5. Continuous improvement: Mechanisms to integrate learnings from past events and to evolve the program in line with the changing risk exposure

In Conclusion

An insider threat program is crucial for any organisation. Designing and implementing an effective solution is vital to securing that businesses most valuable assets. There is an upward trend of insider threat occurrence and its prominence and relevance means it simply cannot be ignored. Implementing the right program will yield clear benefits and positive results. Take a proactive approach to managing insider risk – start small, but start now. Create a a program based on a culture of honesty, integrity and ethics. Employees will identify with these values and as a result, will embrace the insider threat program and its ultimate aims and objectives.

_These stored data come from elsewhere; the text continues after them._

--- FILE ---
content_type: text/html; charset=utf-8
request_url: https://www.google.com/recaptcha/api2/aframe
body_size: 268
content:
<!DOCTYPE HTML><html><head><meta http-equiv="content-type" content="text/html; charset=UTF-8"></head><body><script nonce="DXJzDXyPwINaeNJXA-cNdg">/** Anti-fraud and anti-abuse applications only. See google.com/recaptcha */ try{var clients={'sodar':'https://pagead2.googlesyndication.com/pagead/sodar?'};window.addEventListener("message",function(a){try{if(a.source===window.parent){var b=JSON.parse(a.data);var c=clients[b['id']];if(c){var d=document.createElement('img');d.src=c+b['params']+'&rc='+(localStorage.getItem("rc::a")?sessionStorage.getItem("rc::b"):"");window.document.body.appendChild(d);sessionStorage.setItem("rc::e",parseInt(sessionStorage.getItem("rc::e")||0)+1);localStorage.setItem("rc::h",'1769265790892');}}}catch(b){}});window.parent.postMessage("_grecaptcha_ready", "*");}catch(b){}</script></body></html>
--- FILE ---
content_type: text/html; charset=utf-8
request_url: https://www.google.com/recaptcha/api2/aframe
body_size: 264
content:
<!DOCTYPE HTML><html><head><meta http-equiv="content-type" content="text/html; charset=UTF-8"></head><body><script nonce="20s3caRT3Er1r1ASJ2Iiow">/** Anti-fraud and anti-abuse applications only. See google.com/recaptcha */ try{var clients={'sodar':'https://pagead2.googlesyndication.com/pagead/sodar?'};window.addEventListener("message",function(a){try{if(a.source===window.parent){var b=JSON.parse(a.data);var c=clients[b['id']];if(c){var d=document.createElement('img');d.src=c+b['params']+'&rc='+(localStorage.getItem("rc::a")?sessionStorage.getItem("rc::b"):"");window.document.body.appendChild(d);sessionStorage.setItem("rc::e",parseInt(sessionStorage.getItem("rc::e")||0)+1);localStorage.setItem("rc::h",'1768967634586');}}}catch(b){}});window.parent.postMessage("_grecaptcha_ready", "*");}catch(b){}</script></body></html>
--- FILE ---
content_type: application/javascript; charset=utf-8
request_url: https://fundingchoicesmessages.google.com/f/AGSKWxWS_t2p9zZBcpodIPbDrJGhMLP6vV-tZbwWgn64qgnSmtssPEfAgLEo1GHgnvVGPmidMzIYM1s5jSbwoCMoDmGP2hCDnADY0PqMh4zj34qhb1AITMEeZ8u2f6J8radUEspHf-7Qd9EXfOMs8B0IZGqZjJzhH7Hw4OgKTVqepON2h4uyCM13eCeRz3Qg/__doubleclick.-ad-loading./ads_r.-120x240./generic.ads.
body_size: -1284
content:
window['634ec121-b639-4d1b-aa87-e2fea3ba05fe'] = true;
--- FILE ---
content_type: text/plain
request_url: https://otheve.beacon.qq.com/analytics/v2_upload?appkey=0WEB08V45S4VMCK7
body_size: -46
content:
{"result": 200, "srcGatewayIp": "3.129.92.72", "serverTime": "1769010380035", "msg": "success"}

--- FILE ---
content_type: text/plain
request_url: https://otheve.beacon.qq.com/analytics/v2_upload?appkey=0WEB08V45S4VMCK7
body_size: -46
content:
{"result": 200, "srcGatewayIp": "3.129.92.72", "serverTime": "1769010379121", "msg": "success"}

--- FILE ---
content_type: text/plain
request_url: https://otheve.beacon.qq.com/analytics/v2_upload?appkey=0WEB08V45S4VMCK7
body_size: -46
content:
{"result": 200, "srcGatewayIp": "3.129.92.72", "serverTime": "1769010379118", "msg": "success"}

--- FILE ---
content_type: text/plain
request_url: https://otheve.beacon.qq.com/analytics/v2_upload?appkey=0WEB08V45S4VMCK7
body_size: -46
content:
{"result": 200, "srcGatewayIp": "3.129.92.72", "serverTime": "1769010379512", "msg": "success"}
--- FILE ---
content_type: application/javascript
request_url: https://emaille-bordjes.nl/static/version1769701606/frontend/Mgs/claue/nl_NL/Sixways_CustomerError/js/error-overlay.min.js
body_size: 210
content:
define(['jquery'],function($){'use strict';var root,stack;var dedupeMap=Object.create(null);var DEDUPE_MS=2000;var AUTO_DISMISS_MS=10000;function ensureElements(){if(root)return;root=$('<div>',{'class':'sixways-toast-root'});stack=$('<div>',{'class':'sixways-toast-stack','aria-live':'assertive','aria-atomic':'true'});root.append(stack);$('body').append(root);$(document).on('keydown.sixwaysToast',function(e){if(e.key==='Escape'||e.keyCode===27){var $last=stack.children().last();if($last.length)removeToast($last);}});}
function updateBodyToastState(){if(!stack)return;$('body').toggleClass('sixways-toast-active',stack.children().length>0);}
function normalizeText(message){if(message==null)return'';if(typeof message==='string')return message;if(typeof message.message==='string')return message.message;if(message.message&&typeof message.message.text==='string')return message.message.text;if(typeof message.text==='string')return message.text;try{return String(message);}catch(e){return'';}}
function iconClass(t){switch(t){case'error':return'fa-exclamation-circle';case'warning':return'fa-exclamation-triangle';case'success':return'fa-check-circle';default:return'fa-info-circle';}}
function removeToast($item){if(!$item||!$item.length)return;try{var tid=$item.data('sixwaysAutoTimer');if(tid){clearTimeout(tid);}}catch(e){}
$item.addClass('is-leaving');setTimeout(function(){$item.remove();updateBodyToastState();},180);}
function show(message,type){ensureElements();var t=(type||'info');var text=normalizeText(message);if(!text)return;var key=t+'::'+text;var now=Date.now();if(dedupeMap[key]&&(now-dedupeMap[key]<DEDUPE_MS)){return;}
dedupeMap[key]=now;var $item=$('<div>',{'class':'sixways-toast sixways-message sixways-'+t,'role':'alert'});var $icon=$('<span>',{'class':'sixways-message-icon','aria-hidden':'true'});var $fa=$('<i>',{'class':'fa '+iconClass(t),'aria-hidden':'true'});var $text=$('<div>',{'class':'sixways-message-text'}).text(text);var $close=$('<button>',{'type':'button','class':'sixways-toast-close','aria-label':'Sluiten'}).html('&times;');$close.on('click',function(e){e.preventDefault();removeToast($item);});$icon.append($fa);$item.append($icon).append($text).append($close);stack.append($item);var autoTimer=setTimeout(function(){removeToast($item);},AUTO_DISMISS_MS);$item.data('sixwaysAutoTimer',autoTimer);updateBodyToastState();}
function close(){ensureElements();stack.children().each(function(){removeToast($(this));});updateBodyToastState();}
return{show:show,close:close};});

It would appear that in 1964 Mr. Willy Wonka (aka. Mr. Roald Dahl) took rather a kinetic and agricultural approach to securing the intellectual value and commercial opportunity of his company.

Fast forward to 2019 and the real world, the management and mitigation of insider threats are as pertinent now as they were then. However, we now have the benefit of well understood processes, training and awareness tools and ‘surgical technology’ than can reduce the accidental or deliberate loss of value from our companies.

Remember, it’s OK to say. It’s something I encourage my colleagues to do every day. I’ll leave you with that ‘ear-worm. You’re welcome!